4. Gün Urfa - Harran - Istanbul

Sabah, kahvaltının ardından, 2015 yılında açılan
Şanlıurfa Arkeoloji Müzesi ziyareti. Şanlıurfa Arkeoloji Müzesi, Arkeopark ve Edessa Mozaik Müzesi'nden oluşan Haleplibahçe Müze Kompleksi, 34 bin metrekarelik kapalı alanıyla Türkiye'nin en büyük müzesi olma özelliğini taşıyor. Göbeklitepe, Nevalı Çori, Akarçay Tepe, Hassek Höyük, Gre Virike, Lidar Höyük gibi höyüklerin her biri uygarlık tarihinin mihenk taşlarını oluşturuyor. Şanlıurfa'da özellikle 1960'lı yıllardan beri yapılan Baraj Kurtarma Kazıları ile çok önemli arkeolojik eserler keşfedildi. Çağdaş müzecilik anlayışı ile kurulan yeni Şanlıurfa Arkeoloji Müzesi'nde bu höyüklerin her biri, gerek kazı hikayesi gerekse eserleri ile, bölgede uzun yıllar çalışmış ve bu kazılarda görev almış deneyimli bilim insanlarının desteği ve katkısı ile özel tasarlanan bir mekan içerisinde sergilenmekte. Müze gezisi ardından
Balıklı Göl gezisi. İbrahim Peygamberin ateşe atıldığında düştüğü yer olarak bilinen bu iki göl, kutsal balıkları ve çevrelerindeki tarihi eserler ile Şanlıurfa'nın sembolü haline gelmiş. Balıklı Göl gezisinden sonra, Urfa'nın tarihi dokusunun keşfine
kapalı çarşı, eski taş sokak ve evler, Gümrük Han'la devam. Ardından, öğle yemeği için serbest zaman ve Urfa yakınlarında bulunan
Harran'a hareket. Harran adına ilk defa, Kültepe ve Mari'de bulunan M.Ö. 2.000 başlarına ait çivi yazılı tabletlerde rastlanır. M.Ö. 2.000'in ortalarına ait Hitit Tabletleri'nde, Hitit'lerle Mitanni'ler arasında yapılan bir anlaşmaya Harran'daki Ay Tanrısının (Sin) ve Güneş Tanrısının şahit tutulduğu belirtilmektedir. Harran, Kuzey Mezopotamya'dan gelerek batı ve kuzeybatıya bağlanan önemli ticaret yollarının kesiştiği bir noktada bulunmasında dolayı Anadolu ile sıkı ticaret ilişkileri bulunan Asurlu tüccarların önemli uğrak yerlerinden biri idi. Anadolu'dan Mezopotamya'ya Mezopotamya'dan da Anadolu'ya olan ticaret binlerce yıl Harran üzerinden yapılmıştı. Bu da burada zengin ve köklü bir kültür birikiminin oluşmasına neden olmuştur. Harran, Ay, Güneş ve Gezegenlerin kutsal sayıldığı eski Mezopotamya putperestliğinin ( Sabiizm ) önemli merkezi olmasıyla tanınırdı. Bu nedenle Harran'da Astronomi ilmi çok ilerlemişti. Dünyadaki üç büyük felsefe ekolünden birisi Harran Ekolü'dür. Bugün, şehri besleyen ırmaklar kurumuş olduğundan, sudan ve yeşilden mahrum bir ovanın ortasında 5000 yıllık tarihi, tipik evleri, höyüğü, kalesi, şehir surları ve çeşitli mimari kalıntıları ile ayakta durmaktadır. Tipik toprak evleri ve harabeleri gezdikten sonra Urfa'ya geri-dönüş. Gülhan Restoranda en lezzetli yöresel kebabları tadacağınız erken akşam yemeği ve daha sonra Şanlıurfa Havalimanı'na transfer. Pegasus Hava Yolları'nın PC 2421 Sefer sayılı uçuşu ile saat 21.25'deki uçuşu ile İstanbul'a hareket. Saat 23.15'de Sabiha Gökçen Havalimanı'na varış ve seyahatin sonu.

### Verilen malzeme
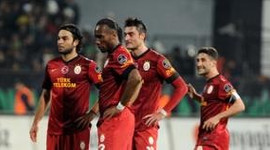 Galatarasaray paraya acımadı!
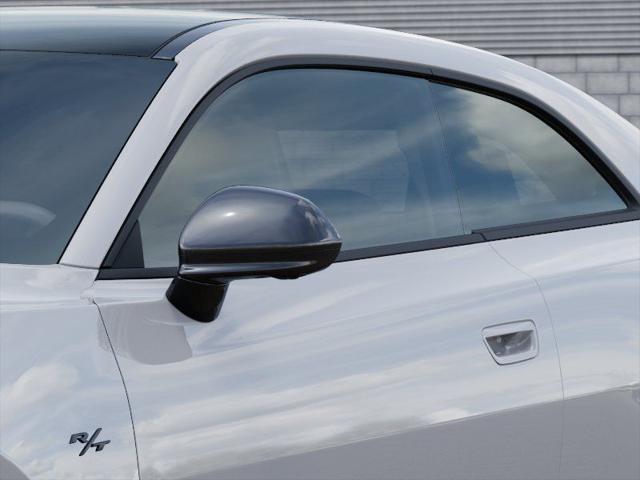 2027 Dodge Charger R/T Plus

### Soru
Urfa ve Harran gezi programını anlatan metne göre Haleplibahçe Müze Kompleksi'nin kapalı alanı kaç metrekaredir?

### Alıştırma yanıtı
34 bin metrekaredir.